ACTIVITY: Could you return every line of the material that contains the word "site"?

GIVEN INFORMATION:
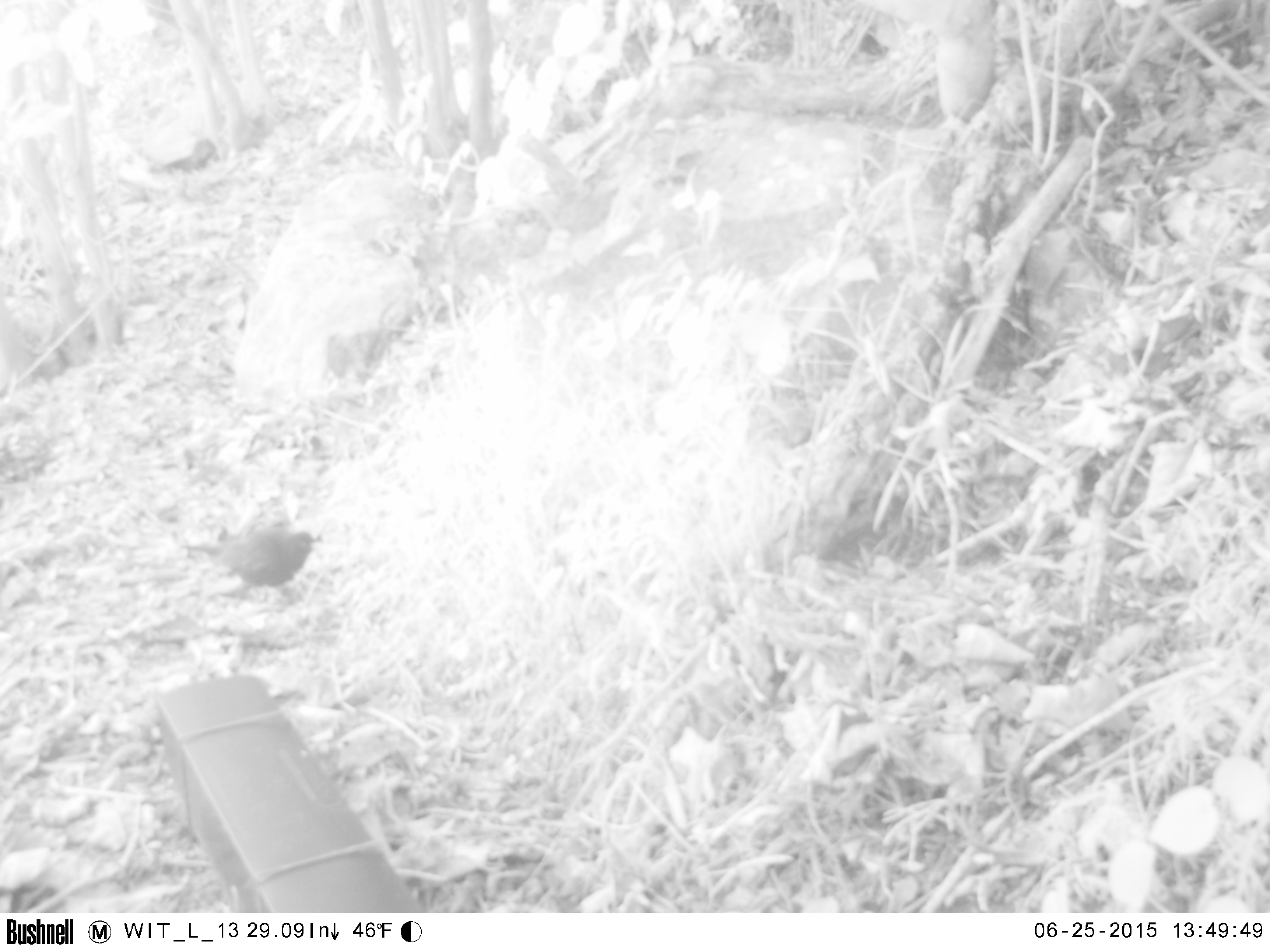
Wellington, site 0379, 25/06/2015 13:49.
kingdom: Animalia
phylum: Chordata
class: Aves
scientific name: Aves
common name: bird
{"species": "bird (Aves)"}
--
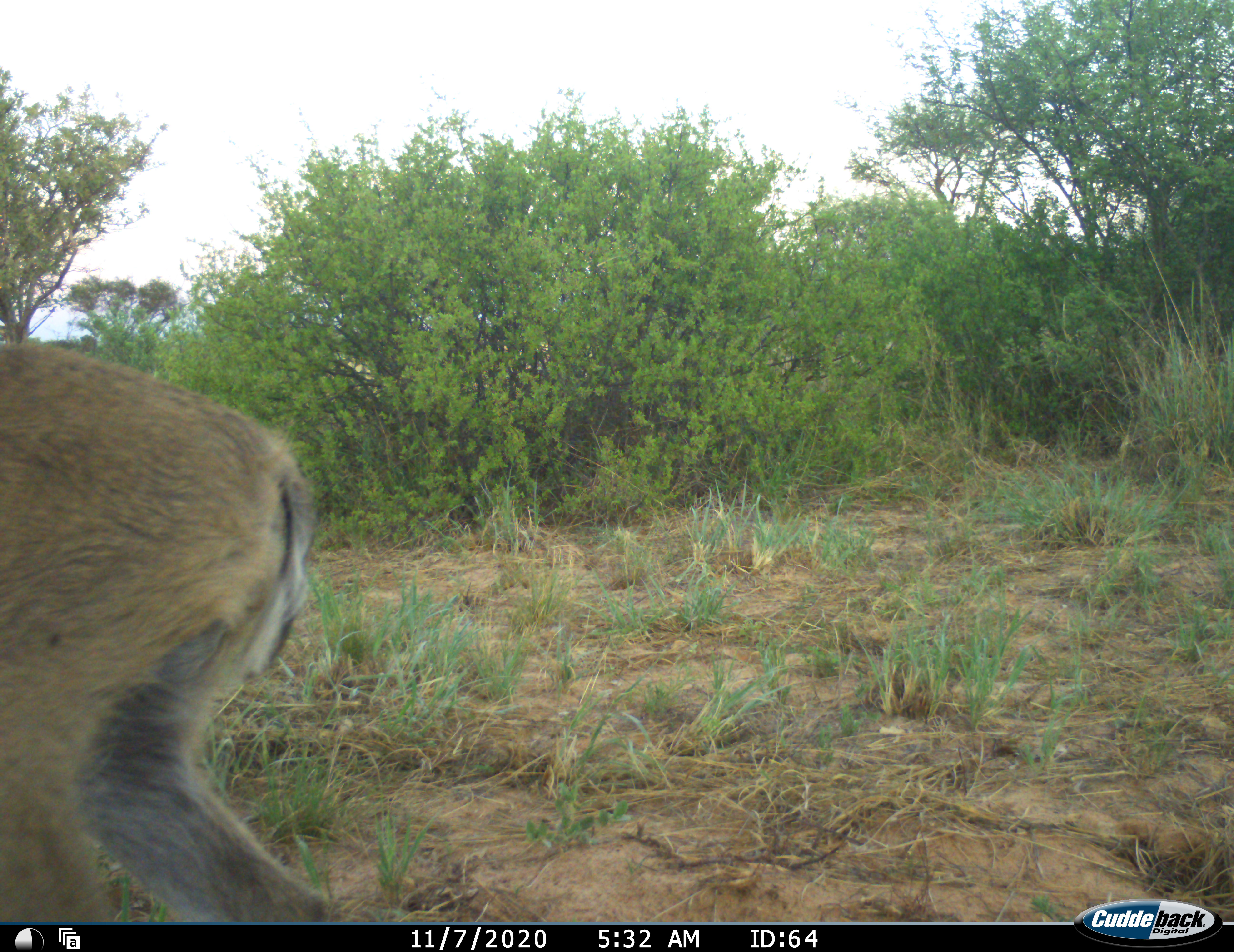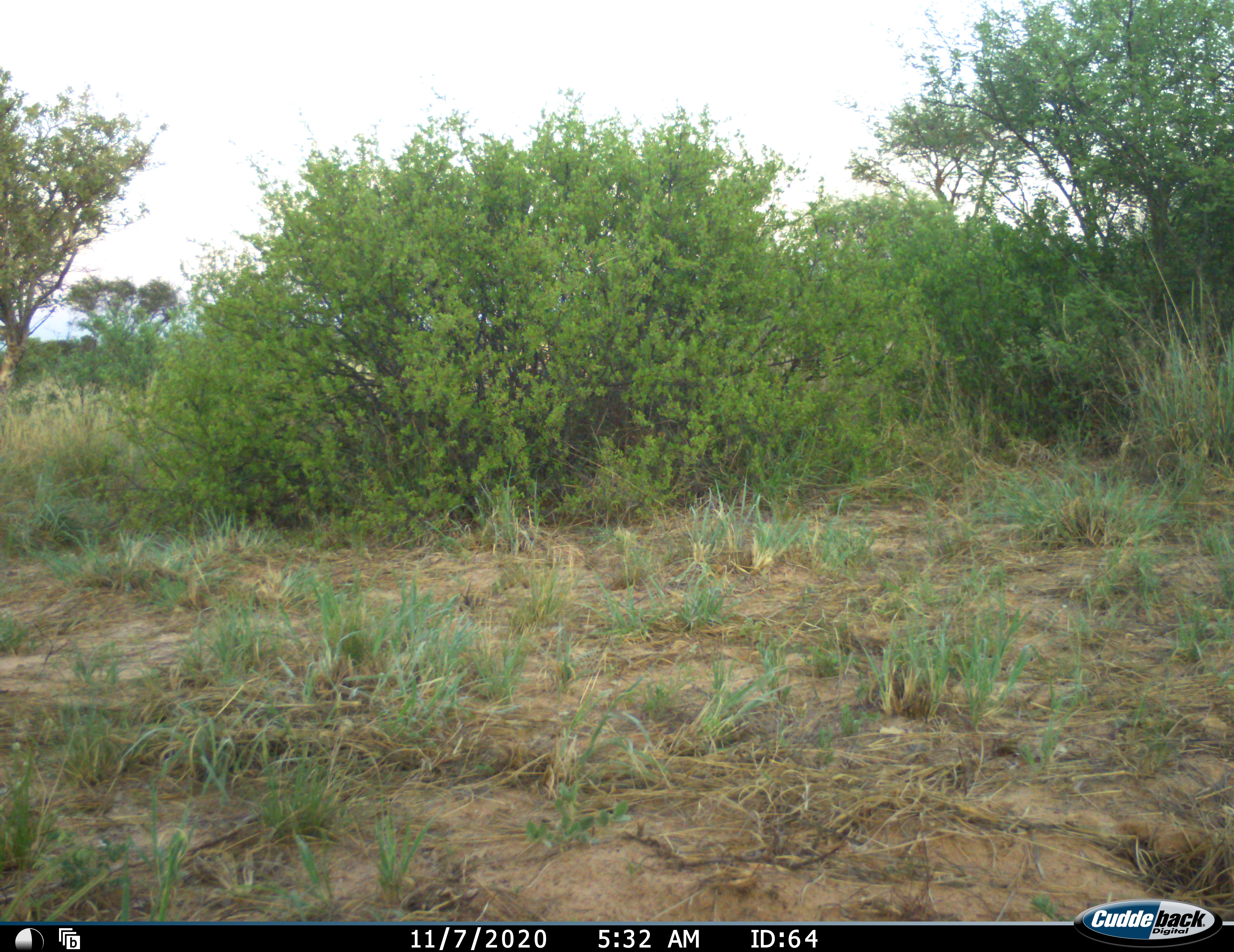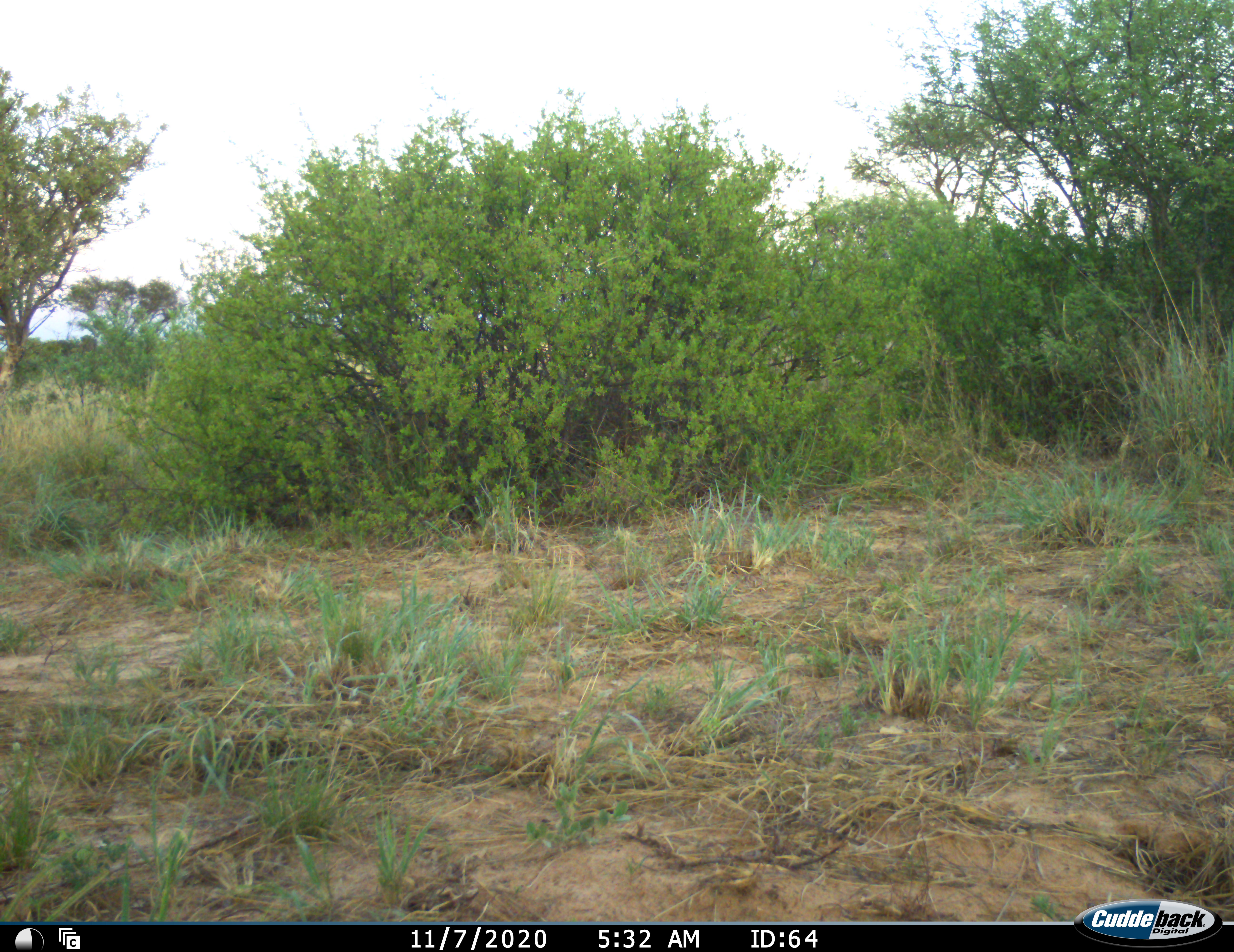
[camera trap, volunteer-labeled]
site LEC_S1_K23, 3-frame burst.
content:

OUTPUT:
Wellington, site 0379, 25/06/2015 13:49.
site LEC_S1_K23, 3-frame burst.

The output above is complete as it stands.